Extrait à lire
----------
La possession des biens immobiliers à l'étranger complique souvent les divorces, en raison des différences juridiques et fiscales. Comprendre la mutabilité du régime matrimonial et anticiper les obligations déclaratives est nécessaire pour anticiper.

Le divorce est une épreuve qui peut devenir encore plus complexe lorsque des biens immobiliers situés à l’étranger entrent en jeu.

La pratique du droit international de la famille, discipline qui s’attache à régler les conflits de lois et de juridictions entre plusieurs systèmes juridiques, y joue un rôle central. La possession de biens situés à l'étranger soulève des problématiques uniques liées à la reconnaissance des décisions judiciaires, aux spécificités fiscales et à l’interprétation des règles locales.

Lorsqu’à cela s’ajoute un changement de pays par les époux au cours du mariage, l’impact sur leur régime matrimonial et leurs droits patrimoniaux peut devenir considérable.
----------
Travail à faire
1. Les affirmations suivantes concordent-elles avec l'extrait sur le divorce et les biens immobiliers à l'étranger : (a) le droit international de la famille s'attache à régler les conflits de lois et de juridictions entre plusieurs systèmes juridiques ; (b) la possession de biens à l'étranger ne soulève aucune question de reconnaissance des décisions judiciaires ; (c) un changement de pays par les époux au cours du mariage peut avoir un impact considérable sur leur régime matrimonial ? Répondez à chacune par oui ou non en citant les mots décisifs de l'extrait.
2. Pouvez-vous prolonger l'extrait sur le divorce et les biens immobiliers à l'étranger en reprenant après sa dernière phrase ?
Les entrées qui suivent forment un matériau à part, distinct de l'extrait.
----------
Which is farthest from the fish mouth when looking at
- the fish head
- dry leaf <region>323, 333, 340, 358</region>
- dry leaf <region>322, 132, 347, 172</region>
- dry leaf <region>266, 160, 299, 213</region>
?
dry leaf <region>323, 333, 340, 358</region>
----------
Réponses attendues
1.
(a) Oui : « discipline qui s’attache à régler les conflits de lois et de juridictions entre plusieurs systèmes juridiques ».
(b) Non : « soulève des problématiques uniques liées à la reconnaissance des décisions judiciaires ».
(c) Oui : « l’impact sur leur régime matrimonial et leurs droits patrimoniaux peut devenir considérable ».

2.
Cet article explore en détail ces aspects complexes pour vous aider à protéger vos intérêts dans le cadre d'un divorce dans un contexte international.

I. Comprendre l’impact du changement de pays sur le régime matrimonial

1.1 La mutabilité du régime matrimonial dans un contexte international

Dans un mariage international impliquant des époux de nationalités différentes, par exemple un époux français et une épouse américaine, avec une résidence principale commune en Espagne, le changement de pays peut entraîner des conséquences inattendues sur le régime matrimonial. En vertu de l’article 7 du règlement européen n° 2016/1103, la loi applicable au régime matrimonial est, par défaut, celle du premier domicile commun des époux après le mariage, sauf choix explicite. Cependant, si les époux déménagent dans un pays ayant un système juridique différent, le régime applicable peut changer par effet de mutabilité, impactant non seulement les droits de chaque conjoint sur les biens, mais également les modalités de gestion des dettes, des donations entre époux, et des obligations financières communes. En vertu de l’article 8 du règlement européen n° 2016/1103, ce changement peut également influencer les conséquences fiscales liées à la dissolution du régime matrimonial, en particulier lorsque les époux sont régis par des règles incompatibles entre différents pays.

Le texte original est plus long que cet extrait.